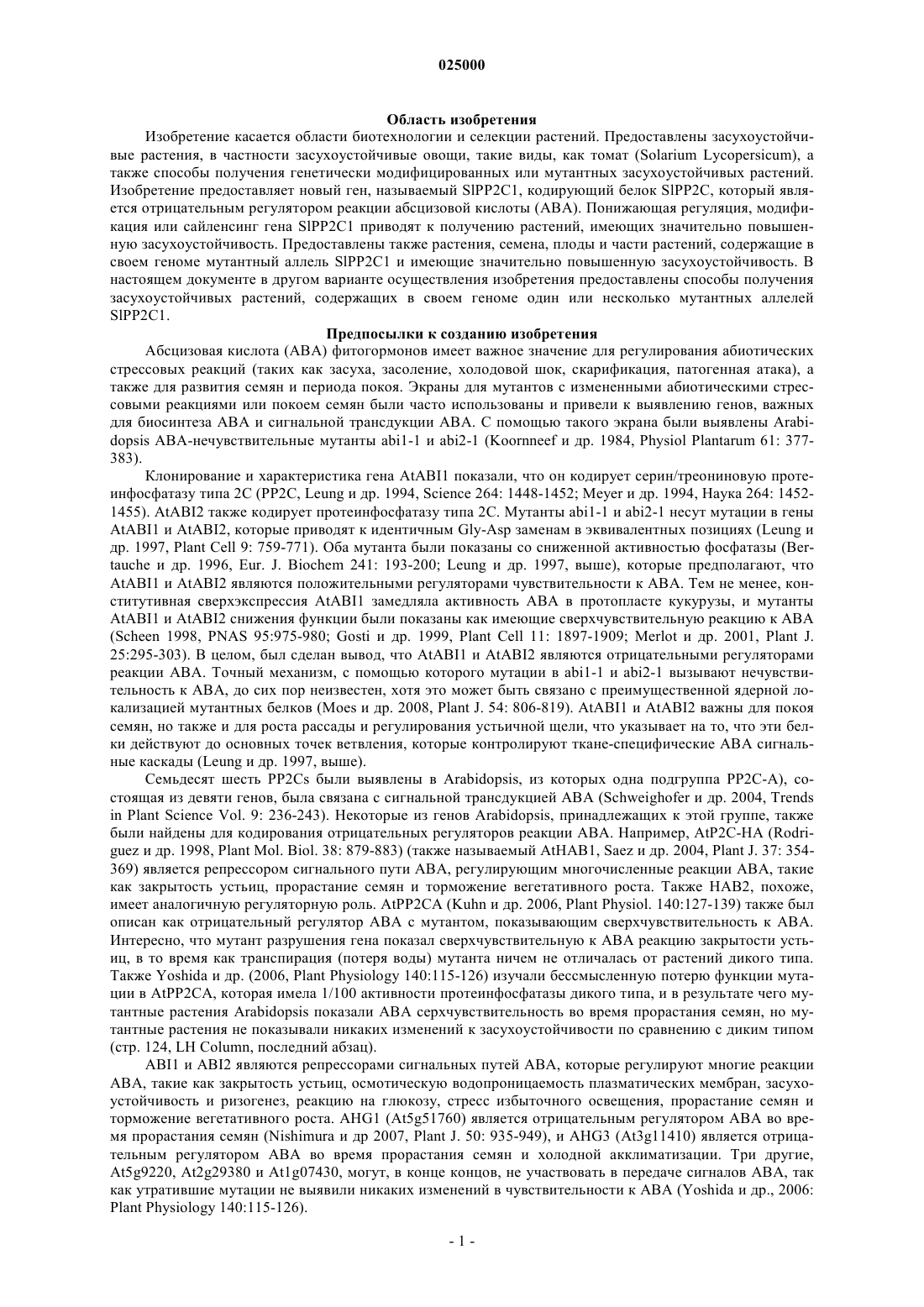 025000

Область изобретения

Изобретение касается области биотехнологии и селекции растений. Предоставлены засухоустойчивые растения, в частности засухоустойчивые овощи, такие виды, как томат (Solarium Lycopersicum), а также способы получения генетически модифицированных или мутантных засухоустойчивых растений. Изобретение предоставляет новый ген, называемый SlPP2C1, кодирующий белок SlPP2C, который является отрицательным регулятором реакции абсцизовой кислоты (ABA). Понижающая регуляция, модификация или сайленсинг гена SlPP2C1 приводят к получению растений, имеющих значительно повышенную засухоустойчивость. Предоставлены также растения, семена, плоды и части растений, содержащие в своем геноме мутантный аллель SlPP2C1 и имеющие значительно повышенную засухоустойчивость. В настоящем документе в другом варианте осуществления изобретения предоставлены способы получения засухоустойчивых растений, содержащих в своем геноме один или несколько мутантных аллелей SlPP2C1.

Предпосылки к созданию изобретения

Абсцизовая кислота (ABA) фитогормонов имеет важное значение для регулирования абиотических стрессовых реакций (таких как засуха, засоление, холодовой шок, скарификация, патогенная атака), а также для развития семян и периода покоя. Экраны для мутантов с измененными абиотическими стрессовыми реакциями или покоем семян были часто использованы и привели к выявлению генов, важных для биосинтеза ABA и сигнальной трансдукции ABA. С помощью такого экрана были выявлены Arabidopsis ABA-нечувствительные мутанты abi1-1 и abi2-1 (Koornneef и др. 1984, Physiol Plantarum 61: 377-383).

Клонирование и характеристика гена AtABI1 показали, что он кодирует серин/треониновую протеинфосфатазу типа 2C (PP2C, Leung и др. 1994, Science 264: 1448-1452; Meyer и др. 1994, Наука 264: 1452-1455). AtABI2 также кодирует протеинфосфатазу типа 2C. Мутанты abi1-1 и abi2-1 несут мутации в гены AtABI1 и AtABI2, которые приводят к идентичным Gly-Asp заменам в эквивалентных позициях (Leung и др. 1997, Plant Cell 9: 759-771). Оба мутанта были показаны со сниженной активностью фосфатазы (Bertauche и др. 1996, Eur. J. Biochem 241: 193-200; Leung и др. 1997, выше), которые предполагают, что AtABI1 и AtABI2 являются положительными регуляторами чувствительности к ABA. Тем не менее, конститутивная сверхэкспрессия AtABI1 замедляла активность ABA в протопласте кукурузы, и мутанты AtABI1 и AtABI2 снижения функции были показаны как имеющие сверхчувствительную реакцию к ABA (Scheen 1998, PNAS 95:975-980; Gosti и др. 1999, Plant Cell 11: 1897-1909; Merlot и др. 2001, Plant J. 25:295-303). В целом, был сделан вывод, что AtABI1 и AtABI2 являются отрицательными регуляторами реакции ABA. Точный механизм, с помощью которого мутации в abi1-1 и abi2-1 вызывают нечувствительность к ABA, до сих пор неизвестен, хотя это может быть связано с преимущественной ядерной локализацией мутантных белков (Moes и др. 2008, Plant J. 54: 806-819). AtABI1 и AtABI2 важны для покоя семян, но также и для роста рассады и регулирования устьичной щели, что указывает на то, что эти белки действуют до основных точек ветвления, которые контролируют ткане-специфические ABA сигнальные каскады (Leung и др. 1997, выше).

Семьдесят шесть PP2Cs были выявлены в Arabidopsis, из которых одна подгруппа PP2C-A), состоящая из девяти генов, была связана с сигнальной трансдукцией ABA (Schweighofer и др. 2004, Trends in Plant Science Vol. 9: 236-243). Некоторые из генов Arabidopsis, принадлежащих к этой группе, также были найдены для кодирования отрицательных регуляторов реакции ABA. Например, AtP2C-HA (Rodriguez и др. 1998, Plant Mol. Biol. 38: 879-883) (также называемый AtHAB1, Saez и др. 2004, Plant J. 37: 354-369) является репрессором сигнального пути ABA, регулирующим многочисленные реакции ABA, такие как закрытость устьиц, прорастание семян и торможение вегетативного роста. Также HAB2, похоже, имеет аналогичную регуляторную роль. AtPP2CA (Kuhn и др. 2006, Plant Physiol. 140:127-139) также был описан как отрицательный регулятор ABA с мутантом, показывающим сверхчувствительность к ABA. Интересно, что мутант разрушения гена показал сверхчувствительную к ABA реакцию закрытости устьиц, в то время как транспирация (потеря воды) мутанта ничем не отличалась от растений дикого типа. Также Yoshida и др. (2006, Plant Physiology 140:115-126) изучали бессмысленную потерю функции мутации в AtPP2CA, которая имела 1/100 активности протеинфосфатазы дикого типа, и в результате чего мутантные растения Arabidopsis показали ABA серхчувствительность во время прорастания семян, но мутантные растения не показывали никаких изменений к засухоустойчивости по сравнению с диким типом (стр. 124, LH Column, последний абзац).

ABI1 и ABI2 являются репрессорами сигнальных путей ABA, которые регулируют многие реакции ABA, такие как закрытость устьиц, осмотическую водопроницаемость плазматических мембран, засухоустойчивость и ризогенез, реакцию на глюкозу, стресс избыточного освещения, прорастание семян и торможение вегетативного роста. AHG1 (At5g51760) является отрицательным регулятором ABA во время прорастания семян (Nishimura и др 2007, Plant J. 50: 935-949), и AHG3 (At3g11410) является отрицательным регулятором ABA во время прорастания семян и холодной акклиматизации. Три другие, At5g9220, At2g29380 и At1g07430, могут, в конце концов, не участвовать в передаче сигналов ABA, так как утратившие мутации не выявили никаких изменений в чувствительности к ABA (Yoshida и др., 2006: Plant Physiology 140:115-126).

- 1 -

========================================

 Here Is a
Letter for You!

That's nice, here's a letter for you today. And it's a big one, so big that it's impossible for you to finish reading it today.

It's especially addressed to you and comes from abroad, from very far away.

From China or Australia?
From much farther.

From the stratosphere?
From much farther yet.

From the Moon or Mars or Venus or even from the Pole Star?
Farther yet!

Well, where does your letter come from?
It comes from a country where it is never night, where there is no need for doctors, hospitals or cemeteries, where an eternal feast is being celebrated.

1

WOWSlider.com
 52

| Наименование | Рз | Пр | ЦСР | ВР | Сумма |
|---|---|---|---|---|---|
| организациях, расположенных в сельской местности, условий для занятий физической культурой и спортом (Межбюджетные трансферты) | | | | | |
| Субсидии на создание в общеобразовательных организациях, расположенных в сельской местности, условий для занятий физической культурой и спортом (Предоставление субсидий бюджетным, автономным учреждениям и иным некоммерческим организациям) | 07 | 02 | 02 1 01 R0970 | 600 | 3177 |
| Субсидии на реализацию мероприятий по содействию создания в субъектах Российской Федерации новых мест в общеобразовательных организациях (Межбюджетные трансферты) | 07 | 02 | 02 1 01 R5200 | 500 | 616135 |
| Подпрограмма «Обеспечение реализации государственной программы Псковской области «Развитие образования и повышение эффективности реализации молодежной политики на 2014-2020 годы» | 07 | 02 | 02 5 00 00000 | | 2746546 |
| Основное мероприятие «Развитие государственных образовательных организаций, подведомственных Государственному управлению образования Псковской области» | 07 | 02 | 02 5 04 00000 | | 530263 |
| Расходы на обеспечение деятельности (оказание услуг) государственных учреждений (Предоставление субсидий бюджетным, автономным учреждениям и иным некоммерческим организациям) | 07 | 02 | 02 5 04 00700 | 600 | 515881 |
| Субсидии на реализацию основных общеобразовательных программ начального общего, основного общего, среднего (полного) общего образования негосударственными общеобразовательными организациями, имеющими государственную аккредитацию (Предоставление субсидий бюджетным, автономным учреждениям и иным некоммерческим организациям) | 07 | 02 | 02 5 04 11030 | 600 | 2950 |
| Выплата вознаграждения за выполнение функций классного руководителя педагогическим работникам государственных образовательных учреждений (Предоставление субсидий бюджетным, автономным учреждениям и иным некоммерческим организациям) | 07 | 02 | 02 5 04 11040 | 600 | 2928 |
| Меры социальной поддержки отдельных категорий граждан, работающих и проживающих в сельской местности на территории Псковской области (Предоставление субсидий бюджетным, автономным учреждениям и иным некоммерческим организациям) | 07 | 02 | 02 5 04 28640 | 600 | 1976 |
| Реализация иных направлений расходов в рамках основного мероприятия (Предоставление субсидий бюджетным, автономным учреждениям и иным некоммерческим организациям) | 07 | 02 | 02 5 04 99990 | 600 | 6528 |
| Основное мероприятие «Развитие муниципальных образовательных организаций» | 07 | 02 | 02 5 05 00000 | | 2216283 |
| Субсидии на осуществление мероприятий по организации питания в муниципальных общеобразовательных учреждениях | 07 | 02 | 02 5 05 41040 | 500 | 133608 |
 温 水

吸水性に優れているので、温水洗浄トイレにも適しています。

========================================

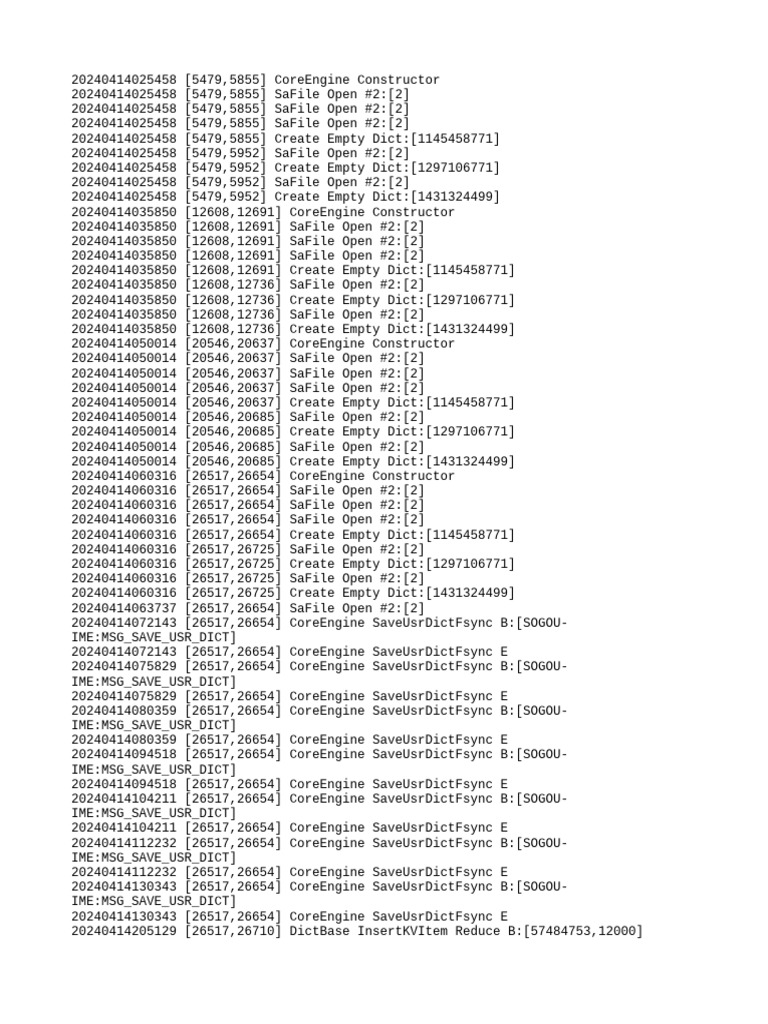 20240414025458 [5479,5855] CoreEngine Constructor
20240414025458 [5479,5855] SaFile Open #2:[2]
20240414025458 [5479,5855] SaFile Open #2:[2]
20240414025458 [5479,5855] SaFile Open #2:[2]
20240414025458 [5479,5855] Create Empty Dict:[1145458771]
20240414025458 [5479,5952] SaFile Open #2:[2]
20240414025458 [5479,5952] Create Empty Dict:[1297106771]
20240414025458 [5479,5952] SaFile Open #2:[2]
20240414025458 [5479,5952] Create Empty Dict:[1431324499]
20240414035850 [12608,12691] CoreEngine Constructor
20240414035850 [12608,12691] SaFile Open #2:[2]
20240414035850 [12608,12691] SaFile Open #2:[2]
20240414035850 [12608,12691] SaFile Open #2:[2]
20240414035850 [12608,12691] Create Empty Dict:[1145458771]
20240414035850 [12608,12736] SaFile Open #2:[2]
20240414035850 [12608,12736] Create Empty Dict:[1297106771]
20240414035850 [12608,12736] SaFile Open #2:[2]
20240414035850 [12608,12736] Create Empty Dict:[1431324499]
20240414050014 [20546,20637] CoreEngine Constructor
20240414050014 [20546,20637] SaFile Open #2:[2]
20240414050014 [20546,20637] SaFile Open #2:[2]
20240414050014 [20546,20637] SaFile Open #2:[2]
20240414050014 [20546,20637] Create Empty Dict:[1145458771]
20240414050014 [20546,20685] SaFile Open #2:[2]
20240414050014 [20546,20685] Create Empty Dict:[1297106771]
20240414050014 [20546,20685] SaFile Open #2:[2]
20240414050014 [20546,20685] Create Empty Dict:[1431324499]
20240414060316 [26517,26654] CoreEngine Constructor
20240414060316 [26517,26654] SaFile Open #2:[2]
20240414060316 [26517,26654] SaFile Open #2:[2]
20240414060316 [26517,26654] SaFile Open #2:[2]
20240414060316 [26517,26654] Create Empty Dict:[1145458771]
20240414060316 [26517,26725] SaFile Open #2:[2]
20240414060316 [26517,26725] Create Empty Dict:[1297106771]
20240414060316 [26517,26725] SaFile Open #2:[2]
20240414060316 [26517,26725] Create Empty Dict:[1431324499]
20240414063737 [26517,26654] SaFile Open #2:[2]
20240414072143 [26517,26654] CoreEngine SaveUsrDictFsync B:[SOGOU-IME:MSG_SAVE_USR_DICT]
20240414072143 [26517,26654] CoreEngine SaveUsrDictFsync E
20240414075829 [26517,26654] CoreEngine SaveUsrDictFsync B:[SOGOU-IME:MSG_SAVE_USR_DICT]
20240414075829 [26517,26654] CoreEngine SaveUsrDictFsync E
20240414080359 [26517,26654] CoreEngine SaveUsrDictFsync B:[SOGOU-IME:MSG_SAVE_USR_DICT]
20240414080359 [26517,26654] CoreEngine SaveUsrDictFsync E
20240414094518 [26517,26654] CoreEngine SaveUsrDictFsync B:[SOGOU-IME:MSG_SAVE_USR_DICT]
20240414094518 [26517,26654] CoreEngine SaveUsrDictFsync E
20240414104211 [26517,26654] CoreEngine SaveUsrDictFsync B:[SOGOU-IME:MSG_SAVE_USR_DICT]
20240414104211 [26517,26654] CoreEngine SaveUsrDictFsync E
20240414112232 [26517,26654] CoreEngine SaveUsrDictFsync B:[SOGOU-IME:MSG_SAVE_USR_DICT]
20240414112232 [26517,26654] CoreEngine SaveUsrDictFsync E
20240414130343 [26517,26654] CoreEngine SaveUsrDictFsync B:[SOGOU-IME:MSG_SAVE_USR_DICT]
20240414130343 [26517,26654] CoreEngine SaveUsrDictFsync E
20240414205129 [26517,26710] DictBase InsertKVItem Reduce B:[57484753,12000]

========================================

What is needed is an exact copy of the lines above, from the one containing "20240414025458 [5479,5952] Create Empty Dict:[1297106771]" through the one containing "20240414063737 [26517,26654] SaFile", with nothing added.

→ THE ANSWER
20240414025458 [5479,5952] Create Empty Dict:[1297106771]
20240414025458 [5479,5952] SaFile Open #2:[2]
20240414025458 [5479,5952] Create Empty Dict:[1431324499]
20240414035850 [12608,12691] CoreEngine Constructor
20240414035850 [12608,12691] SaFile Open #2:[2]
20240414035850 [12608,12691] SaFile Open #2:[2]
20240414035850 [12608,12691] SaFile Open #2:[2]
20240414035850 [12608,12691] Create Empty Dict:[1145458771]
20240414035850 [12608,12736] SaFile Open #2:[2]
20240414035850 [12608,12736] Create Empty Dict:[1297106771]
20240414035850 [12608,12736] SaFile Open #2:[2]
20240414035850 [12608,12736] Create Empty Dict:[1431324499]
20240414050014 [20546,20637] CoreEngine Constructor
20240414050014 [20546,20637] SaFile Open #2:[2]
20240414050014 [20546,20637] SaFile Open #2:[2]
20240414050014 [20546,20637] SaFile Open #2:[2]
20240414050014 [20546,20637] Create Empty Dict:[1145458771]
20240414050014 [20546,20685] SaFile Open #2:[2]
20240414050014 [20546,20685] Create Empty Dict:[1297106771]
20240414050014 [20546,20685] SaFile Open #2:[2]
20240414050014 [20546,20685] Create Empty Dict:[1431324499]
20240414060316 [26517,26654] CoreEngine Constructor
20240414060316 [26517,26654] SaFile Open #2:[2]
20240414060316 [26517,26654] SaFile Open #2:[2]
20240414060316 [26517,26654] SaFile Open #2:[2]
20240414060316 [26517,26654] Create Empty Dict:[1145458771]
20240414060316 [26517,26725] SaFile Open #2:[2]
20240414060316 [26517,26725] Create Empty Dict:[1297106771]
20240414060316 [26517,26725] SaFile Open #2:[2]
20240414060316 [26517,26725] Create Empty Dict:[1431324499]
20240414063737 [26517,26654] SaFile Open #2:[2]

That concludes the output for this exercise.